BFI deserves particular praise for acknowledging science fiction’s ground-breaking, premiere status.  One supposes that they will be forgiven someday for calling it Sci-Fi.

Along with film and television programs, BFI also produced, with palgrave MacMIllan a series of what one might call film guides, nifty, well-bound treatises on a selection of important science fiction films.  From the palgrave website:

The BFI Film Classics series introduces, interprets and celebrates landmarks of world cinema. Each volume offers an argument for the film’s ‘classic’ status, together with discussion of its production and reception history, its place within a genre or national cinema, an account of its technical and aesthetic importance, and in many cases, the author’s personal response to the film.

There are some 157 titles in the series so far, but this year marks the introduction of the science fiction genre into their canon.

Each book in the series has a single author and deals with a single film.  Each has had original cover art prepared, perhaps best described as somewhat surrealistic in form.  They’re an odd but pleasing size approximately 5 1/4 wide by 7.5 inches tall.  (palgrave is a UK publisher so those are actually liberal interpretations of their quaint metric system.)

The series is really a beautiful set, quite handsome, weighty and attractive.  One strongly suspects that the contents will have had at least as much attention to detail paid to it as the exterior.

This happily turns out to be so.  The films covered in loving and informative detail include, in alphabetical order by film title:

AKIRA – Michelle Le Blanc & Colin Odell
ALIEN – Roger Luckhurst
BRAZIL – Paul McAuley
DR. STRANGELOVE OR: HOW I LEARNED TO STOP WORRYING AND LOVE THE BOMB – Peter Kramer
ETERNAL SUNSHINE OF THE SPOTLESS MIND – Andrew M. Butler
QUATERMASS AND THE PIT – Kim Newman
SILENT RUNNING – Mark Kermode
SOLARIS – Mark Bould
THE WAR OF THE WORLDS – Barry Forshan

Each title includes a treatise on the film itself, sometimes an introduction (for example, the Quartermass volume uses the introduction to explain the history of a film based on a script that has multiple titles, multiple iterations, a serialized television edition, a film edition and foreign re-namings of the same – quite the history with that film; Credits and notes. Stills from each film are sprinkled liberally throughout each text.

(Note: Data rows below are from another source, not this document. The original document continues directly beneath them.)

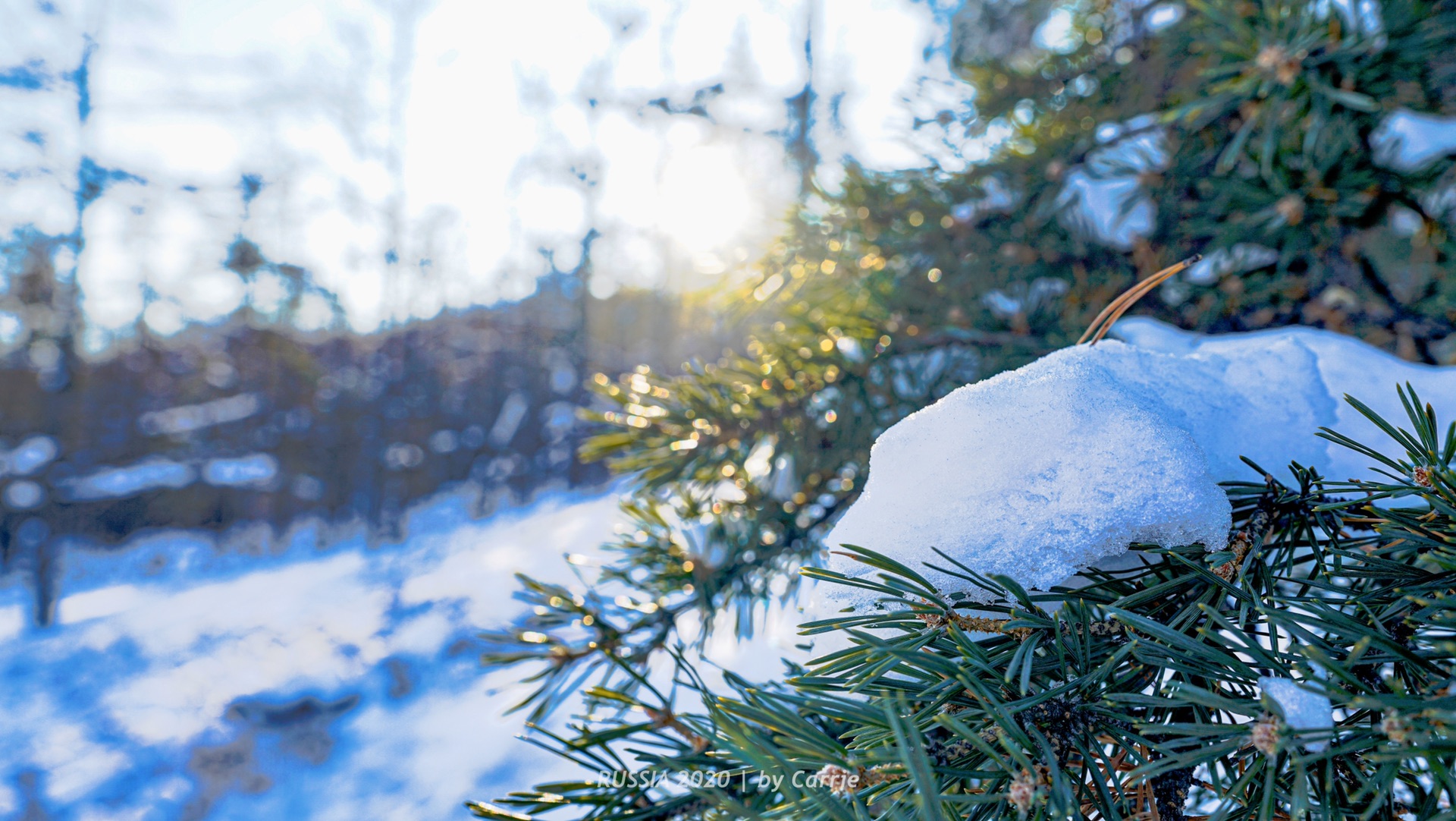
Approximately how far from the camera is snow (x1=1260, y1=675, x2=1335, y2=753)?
26 cm

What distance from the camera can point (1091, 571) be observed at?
342 millimetres

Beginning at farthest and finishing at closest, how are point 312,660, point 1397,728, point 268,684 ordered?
point 312,660, point 268,684, point 1397,728

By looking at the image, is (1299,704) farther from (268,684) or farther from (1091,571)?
(268,684)

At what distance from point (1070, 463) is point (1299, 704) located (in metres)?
0.13

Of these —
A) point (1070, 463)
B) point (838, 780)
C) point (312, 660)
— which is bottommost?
point (312, 660)

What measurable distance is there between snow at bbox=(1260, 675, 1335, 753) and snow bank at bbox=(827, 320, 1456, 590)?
0.24ft

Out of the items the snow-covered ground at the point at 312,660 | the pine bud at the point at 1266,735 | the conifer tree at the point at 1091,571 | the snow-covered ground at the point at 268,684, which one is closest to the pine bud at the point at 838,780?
the conifer tree at the point at 1091,571

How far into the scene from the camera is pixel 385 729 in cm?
355

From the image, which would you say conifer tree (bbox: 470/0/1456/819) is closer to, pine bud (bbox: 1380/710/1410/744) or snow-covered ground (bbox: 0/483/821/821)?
pine bud (bbox: 1380/710/1410/744)

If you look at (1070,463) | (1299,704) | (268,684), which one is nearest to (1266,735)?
(1299,704)

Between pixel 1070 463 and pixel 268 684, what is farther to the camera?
pixel 268 684

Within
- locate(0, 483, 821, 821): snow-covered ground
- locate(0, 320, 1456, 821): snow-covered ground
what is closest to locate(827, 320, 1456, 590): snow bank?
locate(0, 320, 1456, 821): snow-covered ground

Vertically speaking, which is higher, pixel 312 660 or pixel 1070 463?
pixel 1070 463

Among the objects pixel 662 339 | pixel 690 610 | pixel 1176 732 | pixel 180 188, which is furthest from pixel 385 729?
pixel 662 339
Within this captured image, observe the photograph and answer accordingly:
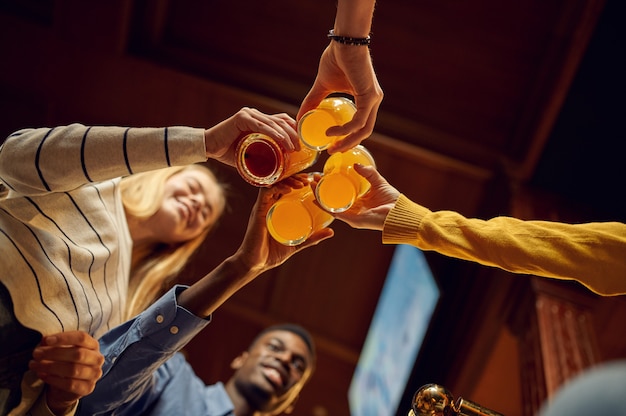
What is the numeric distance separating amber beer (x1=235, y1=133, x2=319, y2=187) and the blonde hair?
0.55m

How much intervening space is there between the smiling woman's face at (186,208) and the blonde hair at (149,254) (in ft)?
0.08

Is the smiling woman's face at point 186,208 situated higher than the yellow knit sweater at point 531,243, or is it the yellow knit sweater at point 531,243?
the yellow knit sweater at point 531,243

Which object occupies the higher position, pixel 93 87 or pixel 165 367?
pixel 93 87

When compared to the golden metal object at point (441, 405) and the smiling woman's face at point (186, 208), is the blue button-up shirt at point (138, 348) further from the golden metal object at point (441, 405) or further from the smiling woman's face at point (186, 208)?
the golden metal object at point (441, 405)

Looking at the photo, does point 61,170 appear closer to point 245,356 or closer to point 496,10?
point 245,356

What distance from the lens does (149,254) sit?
1.71m

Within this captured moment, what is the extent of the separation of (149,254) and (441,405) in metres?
1.08

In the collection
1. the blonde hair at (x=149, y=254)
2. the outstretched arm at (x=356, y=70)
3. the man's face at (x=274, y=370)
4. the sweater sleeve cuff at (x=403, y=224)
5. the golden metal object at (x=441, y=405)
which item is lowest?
the man's face at (x=274, y=370)

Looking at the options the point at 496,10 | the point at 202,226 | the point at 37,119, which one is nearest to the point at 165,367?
the point at 202,226

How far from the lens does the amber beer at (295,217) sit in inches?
48.0

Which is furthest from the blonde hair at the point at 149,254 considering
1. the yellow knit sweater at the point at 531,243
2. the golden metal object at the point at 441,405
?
the golden metal object at the point at 441,405

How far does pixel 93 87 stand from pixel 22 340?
6.35 feet

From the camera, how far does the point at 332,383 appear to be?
3523 millimetres

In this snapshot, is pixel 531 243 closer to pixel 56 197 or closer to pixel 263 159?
pixel 263 159
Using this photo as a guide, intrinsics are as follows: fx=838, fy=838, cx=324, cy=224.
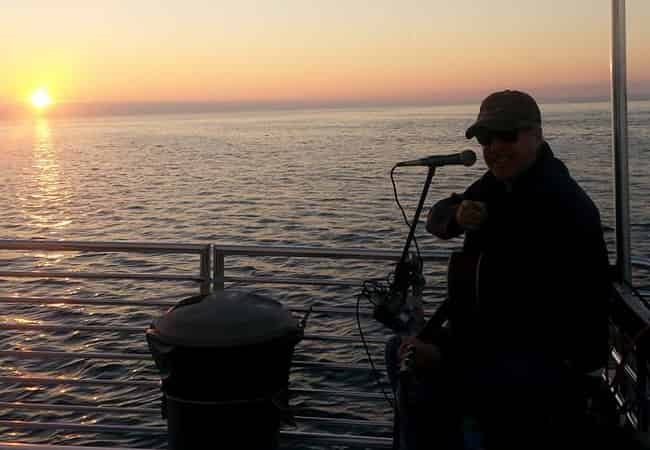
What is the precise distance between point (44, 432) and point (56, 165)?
45.2 metres

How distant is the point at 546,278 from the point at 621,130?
1265 millimetres

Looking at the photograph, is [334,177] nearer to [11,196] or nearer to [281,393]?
[11,196]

Sometimes the primary essay is divided into sections, at others it is a single piece.

There is no doubt that the authors of the individual essays know their stuff: even I learned a thing or two about films I am intimately familiar with. To try and summarize nine individual takes on nine individual films by nine different critics is folly; suffice to say that each has strong opinions, examines their subject from a variety of viewpoints, pulls in contextual considerations (era of the film, themes within science fiction film, influence of the director, background/history on the script writers, etc) and, while one may not agree with each and every point made, they are well-considered, well-grounded, informative and written in a very accessible manner.

If you are into science fiction film (good SF film in particular), this series of essays is a must read and a valuable addition to one’s library. If you have a particular fave among the titles listed, you’d be well rewarded by picking up the book for that film and read it during a re-watch. You will certainly have new things to consider and might even pick up on something you’ve missed.

BFI and their team of essayists and cover artists are to be commended for choosing a good, representative handful of films and of providing us all with an excellent critical resource.